Job: Count the lines in the records below that contain the word "item", and give only that count.

(Data extracted from a collection)
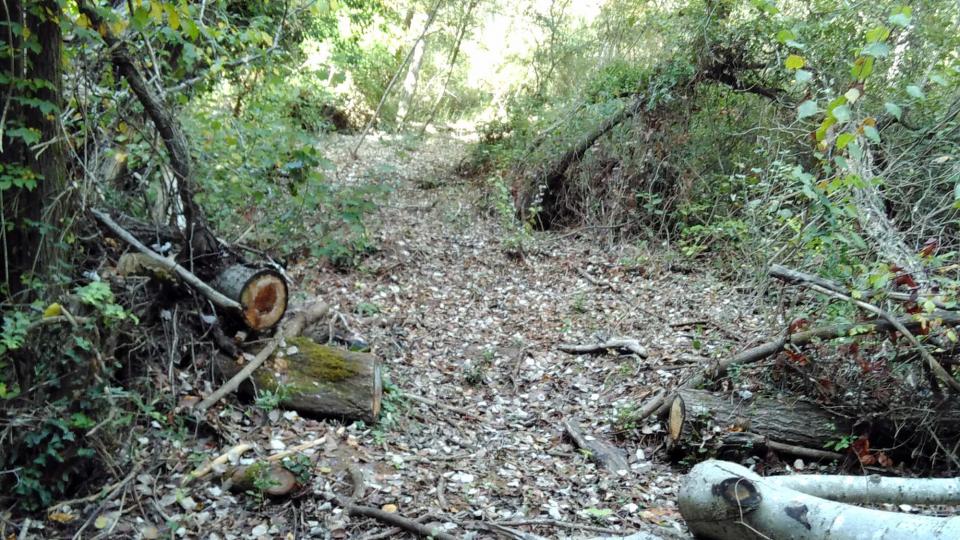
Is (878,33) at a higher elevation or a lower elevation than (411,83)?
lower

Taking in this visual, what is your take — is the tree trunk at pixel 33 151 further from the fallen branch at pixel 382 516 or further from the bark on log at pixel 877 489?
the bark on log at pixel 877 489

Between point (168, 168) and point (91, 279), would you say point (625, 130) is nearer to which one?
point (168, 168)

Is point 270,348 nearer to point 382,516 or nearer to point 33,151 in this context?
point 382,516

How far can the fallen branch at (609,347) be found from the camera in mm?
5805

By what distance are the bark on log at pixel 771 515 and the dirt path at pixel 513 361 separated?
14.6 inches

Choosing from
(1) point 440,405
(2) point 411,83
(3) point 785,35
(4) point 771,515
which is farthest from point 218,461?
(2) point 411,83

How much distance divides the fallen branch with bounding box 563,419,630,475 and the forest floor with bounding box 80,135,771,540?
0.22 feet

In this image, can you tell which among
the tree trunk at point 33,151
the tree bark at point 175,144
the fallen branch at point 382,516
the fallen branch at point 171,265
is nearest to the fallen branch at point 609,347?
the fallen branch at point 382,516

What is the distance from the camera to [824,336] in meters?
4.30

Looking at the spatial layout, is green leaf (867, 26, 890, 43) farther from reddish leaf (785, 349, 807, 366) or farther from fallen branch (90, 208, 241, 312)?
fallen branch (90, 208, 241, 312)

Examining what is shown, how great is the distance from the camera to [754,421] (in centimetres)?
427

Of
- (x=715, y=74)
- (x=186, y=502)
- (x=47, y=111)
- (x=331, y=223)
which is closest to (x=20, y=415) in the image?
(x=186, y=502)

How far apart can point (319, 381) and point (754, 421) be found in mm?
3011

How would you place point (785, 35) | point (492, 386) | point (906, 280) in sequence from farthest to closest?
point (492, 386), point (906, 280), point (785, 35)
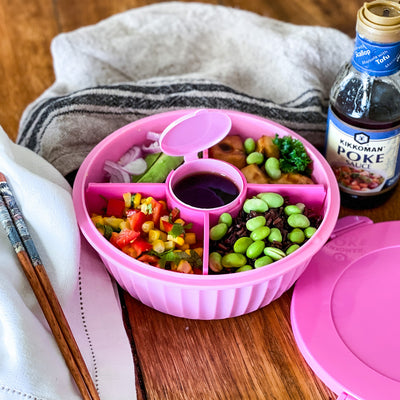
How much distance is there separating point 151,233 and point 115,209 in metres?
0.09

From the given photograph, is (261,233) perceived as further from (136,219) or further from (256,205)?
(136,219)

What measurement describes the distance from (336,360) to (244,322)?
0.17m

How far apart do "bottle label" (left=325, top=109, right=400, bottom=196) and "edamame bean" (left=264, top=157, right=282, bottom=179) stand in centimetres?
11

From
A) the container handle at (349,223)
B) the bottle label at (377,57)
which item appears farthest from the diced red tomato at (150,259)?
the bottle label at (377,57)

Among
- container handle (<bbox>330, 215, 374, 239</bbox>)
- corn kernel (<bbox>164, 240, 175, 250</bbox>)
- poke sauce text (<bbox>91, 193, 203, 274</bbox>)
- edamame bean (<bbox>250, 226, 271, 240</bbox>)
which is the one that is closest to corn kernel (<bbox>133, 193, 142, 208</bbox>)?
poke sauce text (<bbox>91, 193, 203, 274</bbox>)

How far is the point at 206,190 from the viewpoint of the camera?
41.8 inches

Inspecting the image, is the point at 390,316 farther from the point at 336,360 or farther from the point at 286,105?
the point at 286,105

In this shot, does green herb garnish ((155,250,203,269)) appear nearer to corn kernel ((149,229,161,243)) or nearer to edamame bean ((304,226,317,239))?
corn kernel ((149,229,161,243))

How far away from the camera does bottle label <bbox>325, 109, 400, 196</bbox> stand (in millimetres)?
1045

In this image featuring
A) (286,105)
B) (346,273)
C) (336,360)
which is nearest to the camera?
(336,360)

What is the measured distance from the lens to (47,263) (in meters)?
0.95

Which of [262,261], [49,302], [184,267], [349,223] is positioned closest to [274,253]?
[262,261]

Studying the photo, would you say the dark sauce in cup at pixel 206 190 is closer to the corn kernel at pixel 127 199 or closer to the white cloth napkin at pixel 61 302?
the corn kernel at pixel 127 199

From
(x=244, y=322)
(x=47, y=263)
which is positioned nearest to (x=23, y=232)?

...

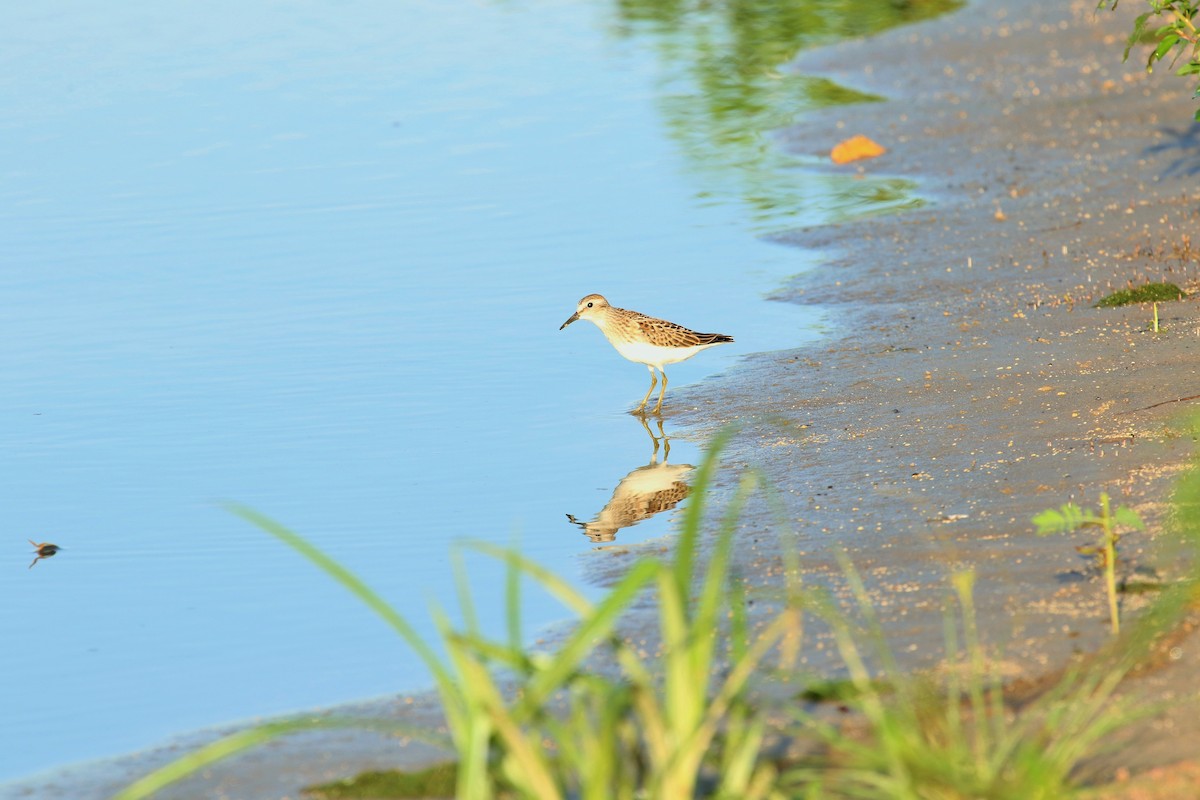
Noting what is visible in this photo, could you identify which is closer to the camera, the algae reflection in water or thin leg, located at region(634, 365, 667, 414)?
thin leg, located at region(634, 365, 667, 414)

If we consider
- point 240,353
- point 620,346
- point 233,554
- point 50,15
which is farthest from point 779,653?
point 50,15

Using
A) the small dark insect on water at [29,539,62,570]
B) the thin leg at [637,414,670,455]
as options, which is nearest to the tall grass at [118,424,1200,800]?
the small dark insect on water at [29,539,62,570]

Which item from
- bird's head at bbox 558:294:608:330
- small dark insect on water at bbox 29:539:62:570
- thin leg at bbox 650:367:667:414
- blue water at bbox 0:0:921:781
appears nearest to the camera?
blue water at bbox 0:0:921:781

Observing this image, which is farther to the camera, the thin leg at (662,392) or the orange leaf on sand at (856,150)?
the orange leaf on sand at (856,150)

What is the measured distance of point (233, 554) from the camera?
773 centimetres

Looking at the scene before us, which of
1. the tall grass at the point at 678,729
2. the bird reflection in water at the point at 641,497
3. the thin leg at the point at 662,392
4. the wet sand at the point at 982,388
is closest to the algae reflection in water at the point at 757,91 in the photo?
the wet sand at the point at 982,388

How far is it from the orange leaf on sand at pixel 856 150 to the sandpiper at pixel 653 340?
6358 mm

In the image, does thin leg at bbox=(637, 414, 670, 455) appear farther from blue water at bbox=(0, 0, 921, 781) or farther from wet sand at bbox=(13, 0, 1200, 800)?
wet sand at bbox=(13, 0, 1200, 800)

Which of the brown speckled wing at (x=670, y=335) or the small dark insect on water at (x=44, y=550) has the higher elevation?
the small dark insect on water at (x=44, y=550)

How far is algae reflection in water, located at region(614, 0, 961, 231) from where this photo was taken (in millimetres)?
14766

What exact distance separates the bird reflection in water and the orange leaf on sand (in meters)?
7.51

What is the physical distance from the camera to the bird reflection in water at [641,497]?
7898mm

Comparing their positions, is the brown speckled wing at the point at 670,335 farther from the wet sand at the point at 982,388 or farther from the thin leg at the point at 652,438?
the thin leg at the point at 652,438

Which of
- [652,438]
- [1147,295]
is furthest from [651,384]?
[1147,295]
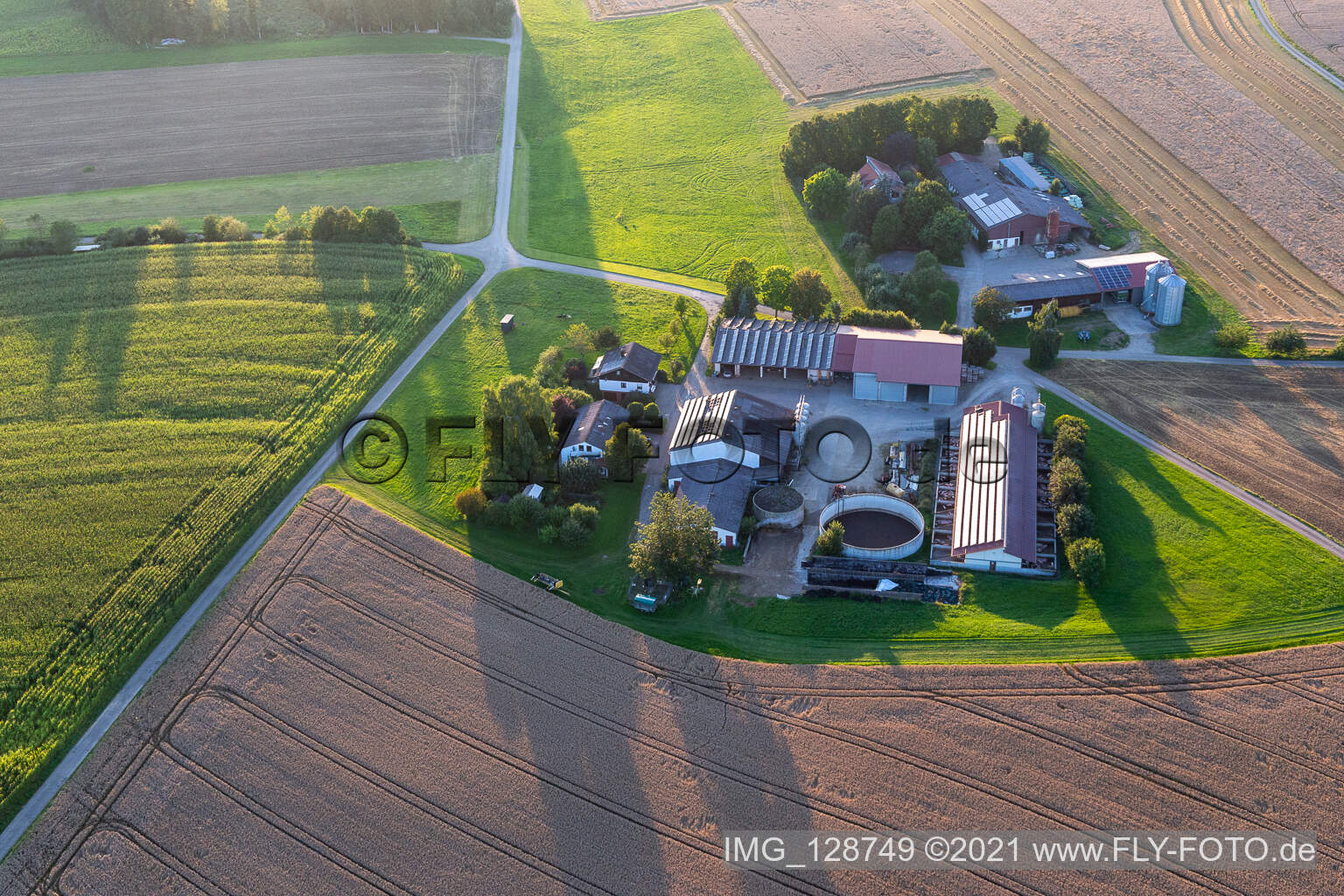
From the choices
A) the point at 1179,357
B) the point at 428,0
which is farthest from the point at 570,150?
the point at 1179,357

* * *

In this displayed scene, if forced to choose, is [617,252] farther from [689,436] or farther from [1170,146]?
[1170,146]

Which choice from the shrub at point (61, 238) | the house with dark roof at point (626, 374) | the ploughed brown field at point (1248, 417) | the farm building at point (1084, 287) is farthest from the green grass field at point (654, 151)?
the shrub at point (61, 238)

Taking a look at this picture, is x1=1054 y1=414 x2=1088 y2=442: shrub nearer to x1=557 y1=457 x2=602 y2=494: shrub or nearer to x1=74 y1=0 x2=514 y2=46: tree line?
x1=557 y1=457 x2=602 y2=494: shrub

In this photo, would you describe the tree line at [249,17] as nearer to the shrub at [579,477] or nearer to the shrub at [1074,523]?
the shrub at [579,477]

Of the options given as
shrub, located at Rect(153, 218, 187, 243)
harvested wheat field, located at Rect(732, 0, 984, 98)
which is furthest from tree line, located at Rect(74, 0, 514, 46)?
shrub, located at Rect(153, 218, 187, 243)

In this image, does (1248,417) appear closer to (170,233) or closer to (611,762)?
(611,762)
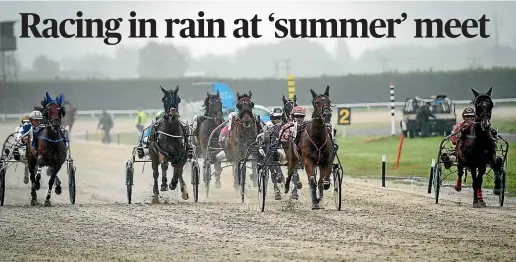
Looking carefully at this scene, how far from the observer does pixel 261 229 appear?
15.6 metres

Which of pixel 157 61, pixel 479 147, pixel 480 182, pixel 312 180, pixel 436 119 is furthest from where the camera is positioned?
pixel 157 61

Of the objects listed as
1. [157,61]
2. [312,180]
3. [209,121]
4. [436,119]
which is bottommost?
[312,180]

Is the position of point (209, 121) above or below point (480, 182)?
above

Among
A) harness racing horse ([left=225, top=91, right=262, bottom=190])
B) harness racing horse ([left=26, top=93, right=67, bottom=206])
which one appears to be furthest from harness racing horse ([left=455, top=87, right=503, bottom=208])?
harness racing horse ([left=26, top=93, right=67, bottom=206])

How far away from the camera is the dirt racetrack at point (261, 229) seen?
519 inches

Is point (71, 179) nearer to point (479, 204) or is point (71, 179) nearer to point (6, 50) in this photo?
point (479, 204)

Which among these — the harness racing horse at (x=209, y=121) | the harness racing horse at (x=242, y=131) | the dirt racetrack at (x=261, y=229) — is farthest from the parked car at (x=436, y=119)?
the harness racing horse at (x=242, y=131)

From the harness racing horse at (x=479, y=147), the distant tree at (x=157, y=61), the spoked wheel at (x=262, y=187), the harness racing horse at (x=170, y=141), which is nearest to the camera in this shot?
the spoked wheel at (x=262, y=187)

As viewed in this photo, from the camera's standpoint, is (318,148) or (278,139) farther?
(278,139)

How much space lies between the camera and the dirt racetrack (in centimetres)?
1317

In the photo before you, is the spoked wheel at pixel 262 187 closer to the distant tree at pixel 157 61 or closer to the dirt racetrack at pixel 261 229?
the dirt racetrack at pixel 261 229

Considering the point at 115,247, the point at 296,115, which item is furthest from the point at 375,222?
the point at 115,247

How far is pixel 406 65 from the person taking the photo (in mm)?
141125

The result: 3